It would be nice if there was a fairly stable kernel API (or ABI) so drivers like this didn't have to be in the kernel. Out of tree drivers are a nightmare to maintain.

I maintained some out-of-tree drivers for years at Myricom (version of myri10ge with valuable features nak'ed by netdev, MX HPC drivers). Doing this was a massive PITA. Pretty much every minor release brought with it some critical function changing the number of arguments, changing names, etc. RHEL updates were my own special version of hell, since their kernel X.Y.Z in no way resembled the upstream X.Y.Z It got so bad to support 2.6.9 through 3.x that the shim layer for the Linux driver was almost as big as the entire FreeBSD driver (where nobody cared that I implemented LRO).



This is by design. Linux doesn't want to pay the maintenance and performance costs of guaranteeing a stable in-kernel API/ABI:

https://www.kernel.org/doc/Documentation/process/stable-api-...


You can make the same argument about user space compatibility. It's extra work and may prevent some improvements, but it's nice to have.


> It would be nice if there was a fairly stable kernel API (or ABI) so drivers like this didn't have to be in the kernel.

Why? We want as many drivers as possible to be in the kernel.


because many times people want to be able to run new drivers (e.g. with new hardware support) on an LTS kernel.

lots of vendors support this, and most do it by maintaining a version of their driver that can work with a wide range of kernel versions that detect and adapt to what APIs get added/renamed/removed.


Citing being able to use an LTS kernel as the reason seems like circular logic. If every device had a mainlined driver, what would you need an LTS kernel for, rather than just always using the latest?

---

_ASSIGNED TASK_:
Reproduce word for word the part of the kernel driver API discussion starting at "Why? We want" and ending at "APIs get added/renamed/removed.".

_STORED DATA_:

---

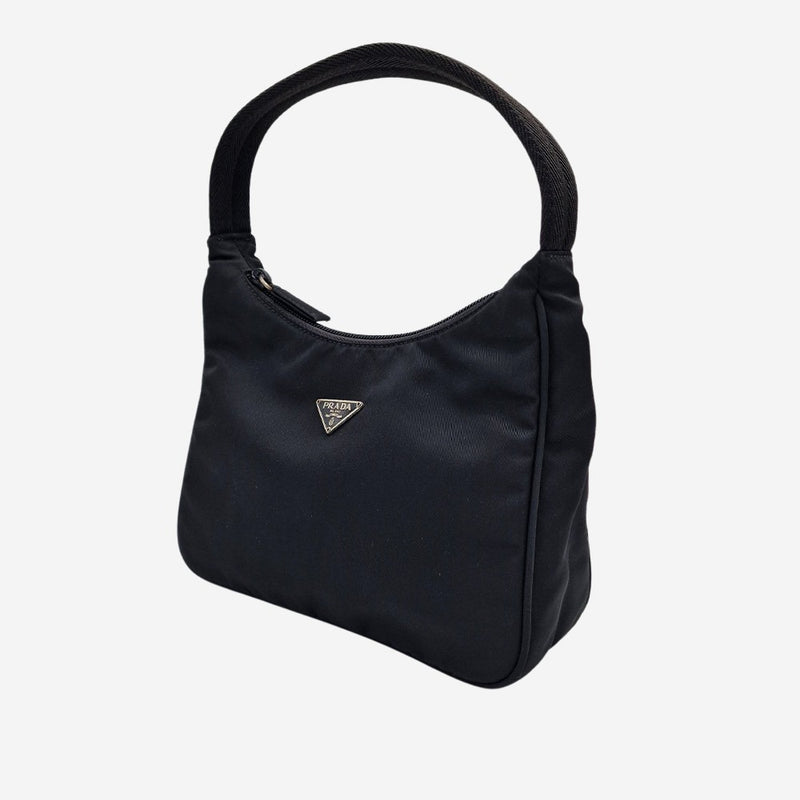 Sort Nylon Hobo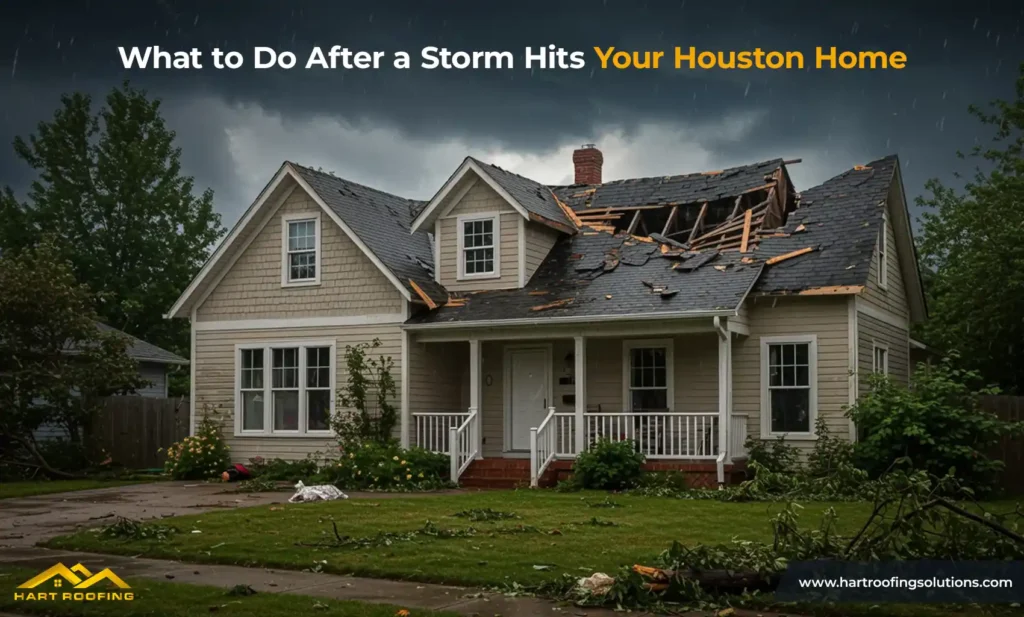 Storm Roof Damage Repair in Houston: What You Need to Know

---

_ANSWER_:
Why? We want as many drivers as possible to be in the kernel.


because many times people want to be able to run new drivers (e.g. with new hardware support) on an LTS kernel.

lots of vendors support this, and most do it by maintaining a version of their driver that can work with a wide range of kernel versions that detect and adapt to what APIs get added/renamed/removed.